Did the killing of Ayatollah Khamenei meet the necessary conditions for it to have been a justified use of force against the leader of a nation with whom we are justly at war?

 

Nor is President Trump’s demand for unconditional surrender compatible with right intention; it is indicative of a will to subjugate and humiliate. And neither, finally, is the evident lack of concern or planning for how and when the war might reasonably be brought to a conclusion compatible with an upright intent. Such fecklessness when our military action will bring about grave human suffering is deeply wrong.  

And this means that everything done in service of this unjust war is itself morally flawed. No doubt some of what is done is done non-culpably by soldiers or their leaders who believe themselves justly authorized to fight. But objectively, what is done in service of an unjust war is itself unjustified.  

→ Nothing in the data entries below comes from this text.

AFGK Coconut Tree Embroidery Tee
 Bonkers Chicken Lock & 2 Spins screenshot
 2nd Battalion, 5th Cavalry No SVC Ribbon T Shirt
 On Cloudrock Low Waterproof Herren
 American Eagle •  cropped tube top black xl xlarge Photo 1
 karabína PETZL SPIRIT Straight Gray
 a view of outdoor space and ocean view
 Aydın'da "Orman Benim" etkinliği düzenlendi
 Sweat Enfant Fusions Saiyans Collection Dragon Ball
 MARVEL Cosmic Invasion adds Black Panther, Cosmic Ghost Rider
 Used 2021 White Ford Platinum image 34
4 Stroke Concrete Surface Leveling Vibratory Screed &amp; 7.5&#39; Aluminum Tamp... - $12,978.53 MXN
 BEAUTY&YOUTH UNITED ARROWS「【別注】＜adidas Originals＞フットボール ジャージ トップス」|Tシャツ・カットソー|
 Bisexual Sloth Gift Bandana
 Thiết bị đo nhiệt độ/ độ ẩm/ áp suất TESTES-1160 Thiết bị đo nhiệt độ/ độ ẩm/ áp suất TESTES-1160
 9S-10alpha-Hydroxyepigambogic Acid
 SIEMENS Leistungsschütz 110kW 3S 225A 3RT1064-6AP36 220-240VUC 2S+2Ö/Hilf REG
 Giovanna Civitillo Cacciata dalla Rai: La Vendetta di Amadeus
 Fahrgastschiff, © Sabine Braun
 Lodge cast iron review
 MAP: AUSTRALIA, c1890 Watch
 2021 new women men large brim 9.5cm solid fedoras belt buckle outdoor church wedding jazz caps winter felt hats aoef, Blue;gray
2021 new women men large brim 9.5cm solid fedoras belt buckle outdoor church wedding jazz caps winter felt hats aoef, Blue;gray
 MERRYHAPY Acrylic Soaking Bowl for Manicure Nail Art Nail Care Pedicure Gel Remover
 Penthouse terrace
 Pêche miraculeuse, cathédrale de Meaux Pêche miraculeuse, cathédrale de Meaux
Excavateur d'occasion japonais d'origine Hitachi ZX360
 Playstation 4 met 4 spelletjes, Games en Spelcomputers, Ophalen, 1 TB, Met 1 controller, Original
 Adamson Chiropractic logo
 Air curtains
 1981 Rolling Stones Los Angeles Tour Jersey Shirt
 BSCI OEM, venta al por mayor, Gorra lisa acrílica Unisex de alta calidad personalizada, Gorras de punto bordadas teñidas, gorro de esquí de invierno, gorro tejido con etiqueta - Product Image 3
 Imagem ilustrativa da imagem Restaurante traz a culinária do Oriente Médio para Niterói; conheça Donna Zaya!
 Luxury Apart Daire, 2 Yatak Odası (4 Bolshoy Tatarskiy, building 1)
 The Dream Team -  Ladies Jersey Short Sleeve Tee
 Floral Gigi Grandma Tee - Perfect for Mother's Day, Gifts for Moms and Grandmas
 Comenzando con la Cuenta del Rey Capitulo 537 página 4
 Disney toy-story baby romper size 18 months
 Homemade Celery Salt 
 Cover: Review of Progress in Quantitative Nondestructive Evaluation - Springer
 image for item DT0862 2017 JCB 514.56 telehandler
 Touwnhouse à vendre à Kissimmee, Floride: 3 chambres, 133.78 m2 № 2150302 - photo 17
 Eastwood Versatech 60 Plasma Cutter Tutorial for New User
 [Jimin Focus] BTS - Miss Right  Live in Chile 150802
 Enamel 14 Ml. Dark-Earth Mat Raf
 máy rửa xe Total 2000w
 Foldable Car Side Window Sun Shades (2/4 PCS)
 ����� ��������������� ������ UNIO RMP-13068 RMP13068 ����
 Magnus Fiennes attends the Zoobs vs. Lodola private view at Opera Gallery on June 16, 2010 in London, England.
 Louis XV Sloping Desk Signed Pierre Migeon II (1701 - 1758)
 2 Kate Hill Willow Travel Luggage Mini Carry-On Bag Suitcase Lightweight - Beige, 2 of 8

It is thus a matter of the gravest possible moral urgency that the ultimate war-making public authority—in this case, President Trump—demonstrate with clarity why those, such as Feser, or various cardinals of the Catholic Church, or other just-war critics of this war, are wrong, by indicating the precise purposes for which he commenced these hostilities and by which they are justified. For in the absence of such clarification and justification, none of the ranks can responsibly follow orders to engage in these hostilities. 

Absent that clarification and justification it likewise follows, of course, that the killing of Khamenei was morally flawed. What might in some other case be a reasonable means of prosecuting a just war here shares in the corruption found at the root of this administration’s latest act of military and moral adventurism.